▶ [Task goal]: Transcribe the listing below word for word.

▶ [Given entries]:
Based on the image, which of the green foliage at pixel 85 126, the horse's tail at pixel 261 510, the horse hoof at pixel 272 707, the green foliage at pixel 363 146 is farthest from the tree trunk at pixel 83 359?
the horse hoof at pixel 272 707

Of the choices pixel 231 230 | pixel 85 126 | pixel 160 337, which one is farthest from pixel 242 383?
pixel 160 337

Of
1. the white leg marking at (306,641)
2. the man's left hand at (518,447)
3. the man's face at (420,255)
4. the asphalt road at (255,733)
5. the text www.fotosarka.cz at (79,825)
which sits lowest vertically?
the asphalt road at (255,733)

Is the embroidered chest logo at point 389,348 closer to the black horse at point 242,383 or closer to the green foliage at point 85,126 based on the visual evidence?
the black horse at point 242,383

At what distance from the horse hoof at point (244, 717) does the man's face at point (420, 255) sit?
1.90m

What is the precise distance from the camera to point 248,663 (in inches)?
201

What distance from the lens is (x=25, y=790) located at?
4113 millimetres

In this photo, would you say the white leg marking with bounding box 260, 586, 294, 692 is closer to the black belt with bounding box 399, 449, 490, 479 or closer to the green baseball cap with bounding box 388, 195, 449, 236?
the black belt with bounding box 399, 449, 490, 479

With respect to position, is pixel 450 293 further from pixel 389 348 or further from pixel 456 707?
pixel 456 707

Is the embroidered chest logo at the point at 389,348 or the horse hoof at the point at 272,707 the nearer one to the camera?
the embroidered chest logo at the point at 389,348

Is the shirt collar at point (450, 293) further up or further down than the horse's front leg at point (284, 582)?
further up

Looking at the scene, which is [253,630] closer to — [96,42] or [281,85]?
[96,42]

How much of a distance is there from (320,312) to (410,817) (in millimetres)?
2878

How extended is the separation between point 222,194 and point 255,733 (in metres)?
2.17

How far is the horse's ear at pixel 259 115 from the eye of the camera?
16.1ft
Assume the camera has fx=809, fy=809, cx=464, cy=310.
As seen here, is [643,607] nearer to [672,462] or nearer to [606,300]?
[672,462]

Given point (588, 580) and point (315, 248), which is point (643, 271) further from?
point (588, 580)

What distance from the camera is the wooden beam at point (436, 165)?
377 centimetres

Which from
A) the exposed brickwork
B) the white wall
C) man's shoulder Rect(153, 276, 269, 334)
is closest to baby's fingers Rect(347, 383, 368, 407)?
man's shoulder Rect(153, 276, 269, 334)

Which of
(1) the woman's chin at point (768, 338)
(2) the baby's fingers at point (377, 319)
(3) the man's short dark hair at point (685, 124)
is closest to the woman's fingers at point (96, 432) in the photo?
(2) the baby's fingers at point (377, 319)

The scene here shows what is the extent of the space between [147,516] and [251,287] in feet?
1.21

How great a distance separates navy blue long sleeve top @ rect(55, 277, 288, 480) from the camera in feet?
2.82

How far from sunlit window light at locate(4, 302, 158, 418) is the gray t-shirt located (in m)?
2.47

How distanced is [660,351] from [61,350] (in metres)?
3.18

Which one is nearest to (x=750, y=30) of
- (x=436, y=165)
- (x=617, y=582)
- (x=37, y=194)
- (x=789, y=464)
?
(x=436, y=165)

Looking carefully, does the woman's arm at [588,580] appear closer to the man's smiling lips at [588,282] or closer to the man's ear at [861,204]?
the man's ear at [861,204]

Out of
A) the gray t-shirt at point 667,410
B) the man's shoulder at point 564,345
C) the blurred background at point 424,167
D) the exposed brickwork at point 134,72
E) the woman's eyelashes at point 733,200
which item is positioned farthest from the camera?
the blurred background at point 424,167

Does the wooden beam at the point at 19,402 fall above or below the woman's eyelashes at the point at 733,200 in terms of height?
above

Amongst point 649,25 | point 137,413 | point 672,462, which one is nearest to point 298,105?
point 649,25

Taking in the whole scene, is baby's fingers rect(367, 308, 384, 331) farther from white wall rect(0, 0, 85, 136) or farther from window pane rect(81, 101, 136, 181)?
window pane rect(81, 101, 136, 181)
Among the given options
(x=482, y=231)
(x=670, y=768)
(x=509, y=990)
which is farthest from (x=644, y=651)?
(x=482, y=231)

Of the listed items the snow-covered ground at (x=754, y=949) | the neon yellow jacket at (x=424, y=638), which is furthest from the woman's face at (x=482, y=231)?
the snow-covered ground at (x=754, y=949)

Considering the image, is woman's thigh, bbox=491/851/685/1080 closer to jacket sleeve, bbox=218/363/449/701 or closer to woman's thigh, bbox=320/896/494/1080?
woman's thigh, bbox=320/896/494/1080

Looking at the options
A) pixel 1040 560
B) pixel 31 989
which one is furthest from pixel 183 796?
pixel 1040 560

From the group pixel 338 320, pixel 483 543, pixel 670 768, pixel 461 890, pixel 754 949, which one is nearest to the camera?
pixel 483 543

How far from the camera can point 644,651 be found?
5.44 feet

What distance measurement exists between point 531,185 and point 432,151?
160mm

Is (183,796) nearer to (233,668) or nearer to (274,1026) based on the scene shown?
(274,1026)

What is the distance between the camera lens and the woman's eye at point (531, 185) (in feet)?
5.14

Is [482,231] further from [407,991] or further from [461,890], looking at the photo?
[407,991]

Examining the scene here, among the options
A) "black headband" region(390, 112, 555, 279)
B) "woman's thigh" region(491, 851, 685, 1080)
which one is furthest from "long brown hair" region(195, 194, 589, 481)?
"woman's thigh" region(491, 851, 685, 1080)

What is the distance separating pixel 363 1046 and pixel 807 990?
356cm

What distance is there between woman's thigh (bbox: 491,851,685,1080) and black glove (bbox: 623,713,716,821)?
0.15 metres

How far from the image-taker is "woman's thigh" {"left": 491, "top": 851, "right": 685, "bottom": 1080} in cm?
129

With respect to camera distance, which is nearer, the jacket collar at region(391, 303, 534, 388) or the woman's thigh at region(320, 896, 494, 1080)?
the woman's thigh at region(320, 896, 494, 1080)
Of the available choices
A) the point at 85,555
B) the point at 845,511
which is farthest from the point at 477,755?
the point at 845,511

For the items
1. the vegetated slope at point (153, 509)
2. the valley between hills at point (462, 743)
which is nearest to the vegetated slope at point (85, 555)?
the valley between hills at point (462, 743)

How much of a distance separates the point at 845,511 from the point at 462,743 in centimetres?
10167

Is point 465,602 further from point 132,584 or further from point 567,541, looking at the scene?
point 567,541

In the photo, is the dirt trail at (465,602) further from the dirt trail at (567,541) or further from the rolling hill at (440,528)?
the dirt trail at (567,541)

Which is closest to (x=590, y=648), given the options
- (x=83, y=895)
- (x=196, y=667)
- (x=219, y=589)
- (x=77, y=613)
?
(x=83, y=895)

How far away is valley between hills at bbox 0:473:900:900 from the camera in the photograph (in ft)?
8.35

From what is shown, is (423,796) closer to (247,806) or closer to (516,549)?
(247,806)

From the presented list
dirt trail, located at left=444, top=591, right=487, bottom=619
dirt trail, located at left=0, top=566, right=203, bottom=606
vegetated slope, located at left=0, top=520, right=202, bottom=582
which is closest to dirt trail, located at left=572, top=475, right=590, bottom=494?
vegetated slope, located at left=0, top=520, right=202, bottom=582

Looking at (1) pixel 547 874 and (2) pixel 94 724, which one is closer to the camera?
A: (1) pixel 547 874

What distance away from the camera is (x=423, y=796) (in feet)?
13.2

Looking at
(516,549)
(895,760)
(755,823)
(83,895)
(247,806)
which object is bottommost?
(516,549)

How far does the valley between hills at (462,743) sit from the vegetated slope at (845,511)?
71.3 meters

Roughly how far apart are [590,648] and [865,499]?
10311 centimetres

▶ [Answer for the task]:
Based on the image, which of the green foliage at pixel 85 126, the horse's tail at pixel 261 510, the horse hoof at pixel 272 707, the green foliage at pixel 363 146 is farthest from the tree trunk at pixel 83 359?
the horse hoof at pixel 272 707

Of the choices pixel 231 230 | pixel 85 126 | pixel 160 337, which one is farthest from pixel 242 383?
pixel 160 337

Of
1. the white leg marking at (306,641)
2. the man's left hand at (518,447)
3. the man's face at (420,255)
4. the asphalt road at (255,733)
5. the text www.fotosarka.cz at (79,825)
which sits lowest vertically?
the asphalt road at (255,733)

Is the embroidered chest logo at point 389,348 closer to the black horse at point 242,383 or closer to the green foliage at point 85,126 based on the visual evidence?
the black horse at point 242,383

At what distance from the horse hoof at point (244, 717) does the man's face at point (420, 255) sit?
1.90m

What is the precise distance from the camera to point 248,663 (in inches)?
201

What distance from the lens is (x=25, y=790) located at?
4113 millimetres

In this photo, would you say the white leg marking with bounding box 260, 586, 294, 692 is closer to the black belt with bounding box 399, 449, 490, 479 or closer to the green baseball cap with bounding box 388, 195, 449, 236?
the black belt with bounding box 399, 449, 490, 479

With respect to position, is pixel 450 293 further from pixel 389 348 or further from pixel 456 707?
pixel 456 707

Is the embroidered chest logo at the point at 389,348 or the horse hoof at the point at 272,707 the nearer one to the camera?
the embroidered chest logo at the point at 389,348

Is the shirt collar at point (450, 293) further up or further down than the horse's front leg at point (284, 582)?
further up

Looking at the scene, which is [253,630] closer to — [96,42] or [281,85]?
[96,42]

How much of a distance is there from (320,312) to (410,817) (in millimetres)?
2878

How extended is the separation between point 222,194 and point 255,733 (in metres)?
2.17

How far is the horse's ear at pixel 259 115 from the eye of the camera?
16.1ft
Assume the camera has fx=809, fy=809, cx=464, cy=310.
As seen here, is [643,607] nearer to [672,462] or nearer to [606,300]?
[672,462]

Given point (588, 580) and point (315, 248), which is point (643, 271) further from?
point (588, 580)

What distance from the camera is the wooden beam at point (436, 165)?
377 centimetres

Which from
A) the exposed brickwork
B) the white wall
C) man's shoulder Rect(153, 276, 269, 334)
is closest to baby's fingers Rect(347, 383, 368, 407)?
man's shoulder Rect(153, 276, 269, 334)

Which of
(1) the woman's chin at point (768, 338)
(2) the baby's fingers at point (377, 319)
(3) the man's short dark hair at point (685, 124)
is closest to the woman's fingers at point (96, 432) in the photo?
(2) the baby's fingers at point (377, 319)

The scene here shows what is the extent of the space between [147,516] and [251,287] in feet?
1.21

How great a distance separates navy blue long sleeve top @ rect(55, 277, 288, 480) from the camera in feet?
2.82

How far from sunlit window light at locate(4, 302, 158, 418) is the gray t-shirt located (in m)?
2.47

How distanced is [660,351] from [61,350] (in metres)?
3.18

Which one is nearest to (x=750, y=30) of
- (x=436, y=165)
- (x=617, y=582)
- (x=37, y=194)
- (x=789, y=464)
?
(x=436, y=165)

Looking carefully, does the woman's arm at [588,580] appear closer to the man's smiling lips at [588,282] or closer to the man's ear at [861,204]?
the man's ear at [861,204]

Out of
A) the gray t-shirt at point 667,410
B) the man's shoulder at point 564,345
C) the blurred background at point 424,167
D) the exposed brickwork at point 134,72
E) the woman's eyelashes at point 733,200
which item is positioned farthest from the camera?
the blurred background at point 424,167

Does the wooden beam at the point at 19,402 fall above or below the woman's eyelashes at the point at 733,200 in terms of height?
above

Amongst point 649,25 | point 137,413 | point 672,462, which one is nearest to point 298,105?
point 649,25

Taking in the whole scene, is baby's fingers rect(367, 308, 384, 331) farther from white wall rect(0, 0, 85, 136) or farther from window pane rect(81, 101, 136, 181)?
window pane rect(81, 101, 136, 181)
Among the given options
(x=482, y=231)
(x=670, y=768)
(x=509, y=990)
which is farthest from (x=644, y=651)?
(x=482, y=231)

Of the listed items the snow-covered ground at (x=754, y=949) | the neon yellow jacket at (x=424, y=638), which is furthest from the woman's face at (x=482, y=231)?
the snow-covered ground at (x=754, y=949)

Considering the image, is woman's thigh, bbox=491/851/685/1080 closer to jacket sleeve, bbox=218/363/449/701 or closer to woman's thigh, bbox=320/896/494/1080?
woman's thigh, bbox=320/896/494/1080

Looking at the options
A) pixel 1040 560
B) pixel 31 989
which one is furthest from pixel 183 796?
pixel 1040 560

From the group pixel 338 320, pixel 483 543, pixel 670 768, pixel 461 890, pixel 754 949, which one is nearest to the camera?
pixel 483 543

How far from the camera can point 644,651 be found?
5.44 feet

What distance measurement exists between point 531,185 and point 432,151?
160mm

Is (183,796) nearer to (233,668) or nearer to (274,1026) based on the scene shown?
(274,1026)

What is the distance between the camera lens and the woman's eye at point (531, 185) (in feet)?
5.14

Is [482,231] further from [407,991] or further from [461,890], looking at the photo?
[407,991]

Examining the scene here, among the options
A) "black headband" region(390, 112, 555, 279)
B) "woman's thigh" region(491, 851, 685, 1080)
which one is furthest from "long brown hair" region(195, 194, 589, 481)?
"woman's thigh" region(491, 851, 685, 1080)

What is the distance separating pixel 363 1046 and pixel 807 990?
356cm

What distance is there between woman's thigh (bbox: 491,851,685,1080) and black glove (bbox: 623,713,716,821)?
0.15 metres

How far from the image-taker is "woman's thigh" {"left": 491, "top": 851, "right": 685, "bottom": 1080} in cm?
129

With respect to camera distance, which is nearer, the jacket collar at region(391, 303, 534, 388) or the woman's thigh at region(320, 896, 494, 1080)?
the woman's thigh at region(320, 896, 494, 1080)
Of the available choices
A) the point at 85,555
B) the point at 845,511
which is farthest from the point at 477,755?
the point at 845,511

For the items
1. the vegetated slope at point (153, 509)
2. the valley between hills at point (462, 743)
which is nearest to the vegetated slope at point (85, 555)?
the valley between hills at point (462, 743)

How much of a distance separates the point at 845,511 from the point at 462,743 in centimetres?
10167

Is point 465,602 further from point 132,584 or further from point 567,541, looking at the scene?
point 567,541

In the photo, is the dirt trail at (465,602) further from the dirt trail at (567,541) or further from the rolling hill at (440,528)?
the dirt trail at (567,541)

Which is closest to (x=590, y=648), given the options
- (x=83, y=895)
- (x=196, y=667)
- (x=219, y=589)
- (x=77, y=613)
?
(x=83, y=895)

How far away is valley between hills at bbox 0:473:900:900 from the camera in the photograph (in ft)?
8.35

From what is shown, is (423,796) closer to (247,806) or closer to (516,549)?
(247,806)

From the presented list
dirt trail, located at left=444, top=591, right=487, bottom=619
dirt trail, located at left=0, top=566, right=203, bottom=606
vegetated slope, located at left=0, top=520, right=202, bottom=582
which is closest to dirt trail, located at left=572, top=475, right=590, bottom=494?
vegetated slope, located at left=0, top=520, right=202, bottom=582

Looking at (1) pixel 547 874 and (2) pixel 94 724, which one is closer to the camera?
A: (1) pixel 547 874

What distance away from the camera is (x=423, y=796) (in feet)?
13.2

Looking at
(516,549)
(895,760)
(755,823)
(83,895)
(247,806)
which object is bottommost?
(516,549)

How far does the valley between hills at (462,743) sit from the vegetated slope at (845,511)?
71.3 meters

Roughly how far apart are [590,648] and [865,499]?
10311 centimetres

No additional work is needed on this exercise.